Choi gets himself bitten by the ill tempered ghoul and must then dance on sticky rice to try and draw out the vampirism. Meanwhile his partner-in-crime Choi is seduced by a ghostly vixen and as if that's not bad enough, once dead bodies start turning up a dim-witted constable arrests Gau under suspicion of murder. After an absolutely hilarious and breathtaking fight scene in the jailhouse, Gau's name is cleared and he can get back to saving his assistants and putting the elder Yam to restů for good. In order to do this, he must first face the female ghost who's bewitched Chou. During their climactic showdown sifu Gau, in true Hong Kong fashion, even has to fight her disembodied head. The finale includes more hopping ghouls, spiritual kung-fu, slapstick comedy and hair-raising predicaments than any ten films combined and still packs one helluva punch even after 20 years.
It's amazing how well this film has withstood the test of time. While much of the physical humor and stunts will always be timeless, even the crude wirework and physical effects look good in this age of "bullet time" and ever increasing CGI special effects. Lam Ching-Ying's amazing physical presence on screen also plays a big part in the films popularity, although Lam himself felt typecast by the role of Gau, playing similar characters (in no less than eight sequels and knock-offs of Mr. Vampire) in close to 15 films before his untimely death, at the age of 45, from liver cancer in 1997.
Picture: This is the digitally remastered edition and it clearly shows. Fortune Star released both versions of this film and have greatly improved upon every aspect of this edition. The film is presented in a 1.78:1 anamorphic widescreen transfer. The print looks like it could have been struck yesterday, with a clean, clear picture and rich colors. There is a little grain, but that is probably due to the type of film stock used.
Audio: There are four audio tracks included on this DVD. A Cantonese Dolby Digital 5.1 Surround Track, a Cantonese DTS track, a Mandarin Dolby Digital 5.1 Surround Track and the original Cantonese 2.0 Stereo track. I listened to the Cantonese 5.1 track and it was phenomenal. The dialogue and sound effects were crisp and the music was very atmospheric and sounded better than ever.

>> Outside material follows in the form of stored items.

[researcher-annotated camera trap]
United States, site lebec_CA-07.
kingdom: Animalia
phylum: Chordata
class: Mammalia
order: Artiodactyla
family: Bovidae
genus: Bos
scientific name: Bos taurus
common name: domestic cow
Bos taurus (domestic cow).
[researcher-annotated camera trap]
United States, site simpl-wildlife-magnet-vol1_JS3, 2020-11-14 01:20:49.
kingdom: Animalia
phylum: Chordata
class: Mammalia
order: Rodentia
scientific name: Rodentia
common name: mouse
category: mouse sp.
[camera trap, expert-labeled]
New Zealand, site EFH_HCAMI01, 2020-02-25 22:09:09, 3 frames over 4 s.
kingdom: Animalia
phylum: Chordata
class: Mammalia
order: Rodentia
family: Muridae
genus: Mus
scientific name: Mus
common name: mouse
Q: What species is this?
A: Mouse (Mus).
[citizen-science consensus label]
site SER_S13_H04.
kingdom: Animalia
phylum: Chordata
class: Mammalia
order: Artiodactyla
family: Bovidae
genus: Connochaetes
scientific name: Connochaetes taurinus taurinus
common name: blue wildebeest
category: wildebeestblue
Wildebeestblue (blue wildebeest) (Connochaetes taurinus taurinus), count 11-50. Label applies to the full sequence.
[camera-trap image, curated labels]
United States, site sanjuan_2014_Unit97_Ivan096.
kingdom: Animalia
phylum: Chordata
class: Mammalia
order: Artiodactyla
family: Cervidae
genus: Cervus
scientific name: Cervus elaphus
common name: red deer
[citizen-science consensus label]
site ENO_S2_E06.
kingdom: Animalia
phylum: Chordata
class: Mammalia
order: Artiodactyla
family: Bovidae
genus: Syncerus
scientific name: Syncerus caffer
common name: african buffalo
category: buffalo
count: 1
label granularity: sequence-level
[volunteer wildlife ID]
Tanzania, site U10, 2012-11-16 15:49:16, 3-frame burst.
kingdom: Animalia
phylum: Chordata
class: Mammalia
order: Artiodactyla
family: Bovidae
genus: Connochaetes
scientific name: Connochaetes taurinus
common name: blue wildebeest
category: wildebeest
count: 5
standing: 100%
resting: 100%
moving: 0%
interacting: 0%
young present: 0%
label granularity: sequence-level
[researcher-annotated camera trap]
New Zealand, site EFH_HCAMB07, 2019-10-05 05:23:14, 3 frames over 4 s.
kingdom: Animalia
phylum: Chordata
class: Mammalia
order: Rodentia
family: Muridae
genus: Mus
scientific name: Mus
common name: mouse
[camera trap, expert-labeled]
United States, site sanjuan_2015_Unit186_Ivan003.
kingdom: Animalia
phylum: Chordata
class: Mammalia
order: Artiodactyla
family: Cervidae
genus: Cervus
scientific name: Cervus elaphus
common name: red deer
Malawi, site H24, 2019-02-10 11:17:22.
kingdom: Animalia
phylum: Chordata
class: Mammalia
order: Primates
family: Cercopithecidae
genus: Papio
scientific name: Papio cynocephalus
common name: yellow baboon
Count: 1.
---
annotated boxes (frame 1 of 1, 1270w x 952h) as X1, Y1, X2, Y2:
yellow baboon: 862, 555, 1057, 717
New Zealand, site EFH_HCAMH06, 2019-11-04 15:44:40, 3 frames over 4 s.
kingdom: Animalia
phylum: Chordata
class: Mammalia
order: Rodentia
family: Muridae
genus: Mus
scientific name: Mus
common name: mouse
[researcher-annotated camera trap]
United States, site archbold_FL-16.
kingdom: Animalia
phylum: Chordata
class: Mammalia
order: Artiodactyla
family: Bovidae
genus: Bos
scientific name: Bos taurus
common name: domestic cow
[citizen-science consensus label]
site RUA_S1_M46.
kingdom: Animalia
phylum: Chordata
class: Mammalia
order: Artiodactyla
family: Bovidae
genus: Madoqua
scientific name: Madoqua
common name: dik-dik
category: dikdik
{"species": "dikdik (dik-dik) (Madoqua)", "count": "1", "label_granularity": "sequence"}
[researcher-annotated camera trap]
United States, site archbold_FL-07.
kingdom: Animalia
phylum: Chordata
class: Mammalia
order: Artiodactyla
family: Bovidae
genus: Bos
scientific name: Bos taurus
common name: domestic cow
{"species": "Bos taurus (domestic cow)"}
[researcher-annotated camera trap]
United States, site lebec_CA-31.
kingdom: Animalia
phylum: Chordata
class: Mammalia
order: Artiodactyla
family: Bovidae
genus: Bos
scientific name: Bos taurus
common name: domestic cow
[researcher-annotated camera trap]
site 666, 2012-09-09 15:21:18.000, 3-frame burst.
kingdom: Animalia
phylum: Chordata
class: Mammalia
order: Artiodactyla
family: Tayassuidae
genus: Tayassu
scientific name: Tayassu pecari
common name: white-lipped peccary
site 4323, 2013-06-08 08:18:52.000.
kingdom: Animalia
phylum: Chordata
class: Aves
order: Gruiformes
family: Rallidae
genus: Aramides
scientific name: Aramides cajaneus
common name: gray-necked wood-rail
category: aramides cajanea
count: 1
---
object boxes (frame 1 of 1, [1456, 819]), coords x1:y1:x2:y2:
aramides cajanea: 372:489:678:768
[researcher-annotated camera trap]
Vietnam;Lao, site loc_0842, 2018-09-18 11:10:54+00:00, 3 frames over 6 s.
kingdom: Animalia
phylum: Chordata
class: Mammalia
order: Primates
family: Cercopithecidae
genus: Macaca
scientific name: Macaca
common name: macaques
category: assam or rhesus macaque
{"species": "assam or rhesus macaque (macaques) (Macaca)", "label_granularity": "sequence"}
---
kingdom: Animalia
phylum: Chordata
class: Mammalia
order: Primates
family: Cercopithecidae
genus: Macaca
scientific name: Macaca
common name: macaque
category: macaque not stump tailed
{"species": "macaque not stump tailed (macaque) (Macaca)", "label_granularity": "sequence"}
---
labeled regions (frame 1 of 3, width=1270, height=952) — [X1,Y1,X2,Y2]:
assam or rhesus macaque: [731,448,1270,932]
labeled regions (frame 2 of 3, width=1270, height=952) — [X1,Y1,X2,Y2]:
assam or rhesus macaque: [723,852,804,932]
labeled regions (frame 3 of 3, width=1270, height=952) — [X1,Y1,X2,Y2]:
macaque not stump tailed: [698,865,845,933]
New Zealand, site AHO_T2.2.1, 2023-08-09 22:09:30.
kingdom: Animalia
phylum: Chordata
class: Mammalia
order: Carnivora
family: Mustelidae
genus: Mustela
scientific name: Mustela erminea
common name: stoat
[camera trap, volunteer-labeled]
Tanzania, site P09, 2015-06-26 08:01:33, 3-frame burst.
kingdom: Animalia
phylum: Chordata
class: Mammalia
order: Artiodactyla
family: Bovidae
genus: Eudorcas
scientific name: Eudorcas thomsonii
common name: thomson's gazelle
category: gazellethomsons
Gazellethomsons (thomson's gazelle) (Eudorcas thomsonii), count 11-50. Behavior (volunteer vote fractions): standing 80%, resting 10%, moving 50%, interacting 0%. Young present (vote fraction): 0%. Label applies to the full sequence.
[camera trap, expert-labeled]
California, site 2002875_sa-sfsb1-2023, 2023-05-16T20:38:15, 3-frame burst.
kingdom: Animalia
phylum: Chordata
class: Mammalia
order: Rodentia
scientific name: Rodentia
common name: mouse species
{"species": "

Extras: Extras include an interview with Director Ricky Lau, a photo gallery and two trailers for the film: the remastered theatrical trailer and a newly edited "Americanized" trailer, which is much shorter.
Conclusion: It's about time that this keystone of '80s Hong Kong cinema finally received the DVD treatment it deserved. While it was great to have the film in all it's restored glory, as well as the insightful interview with Ricky Lau, I still wished that Fortune Star could have gotten their hands on some of the other extras I've seen floating around for this release. Specifically I am talking about a video tribute piece to Lam Ching-Ying that Sammo Hung and Chin Siu-ho produced and has been included on other releases of this film. That's just nitpicking though, as this presentation is just the thing to please longtime fans of the film and attract the curious. Highly Recommended.